__Requirement__. Pull from the data below each line where the word "with" occurs, and copy it.

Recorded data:
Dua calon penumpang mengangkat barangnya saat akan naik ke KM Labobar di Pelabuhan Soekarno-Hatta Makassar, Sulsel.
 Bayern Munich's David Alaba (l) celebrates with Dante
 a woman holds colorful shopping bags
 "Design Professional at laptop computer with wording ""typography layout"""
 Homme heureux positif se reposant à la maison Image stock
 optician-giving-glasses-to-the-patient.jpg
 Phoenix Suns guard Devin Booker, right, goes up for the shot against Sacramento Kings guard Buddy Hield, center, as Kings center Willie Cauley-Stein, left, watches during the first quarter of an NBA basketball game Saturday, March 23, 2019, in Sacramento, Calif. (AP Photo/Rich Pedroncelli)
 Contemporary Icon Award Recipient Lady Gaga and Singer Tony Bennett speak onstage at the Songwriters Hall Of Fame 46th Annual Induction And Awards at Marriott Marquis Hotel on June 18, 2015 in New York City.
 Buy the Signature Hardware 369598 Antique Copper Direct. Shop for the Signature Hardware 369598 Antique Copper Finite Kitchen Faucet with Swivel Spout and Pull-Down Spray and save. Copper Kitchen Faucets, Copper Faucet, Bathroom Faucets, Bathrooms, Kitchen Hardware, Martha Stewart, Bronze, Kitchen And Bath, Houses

__Completed exercise__.
 Bayern Munich's David Alaba (l) celebrates with Dante
 "Design Professional at laptop computer with wording ""typography layout"""
 Buy the Signature Hardware 369598 Antique Copper Direct. Shop for the Signature Hardware 369598 Antique Copper Finite Kitchen Faucet with Swivel Spout and Pull-Down Spray and save. Copper Kitchen Faucets, Copper Faucet, Bathroom Faucets, Bathrooms, Kitchen Hardware, Martha Stewart, Bronze, Kitchen And Bath, Houses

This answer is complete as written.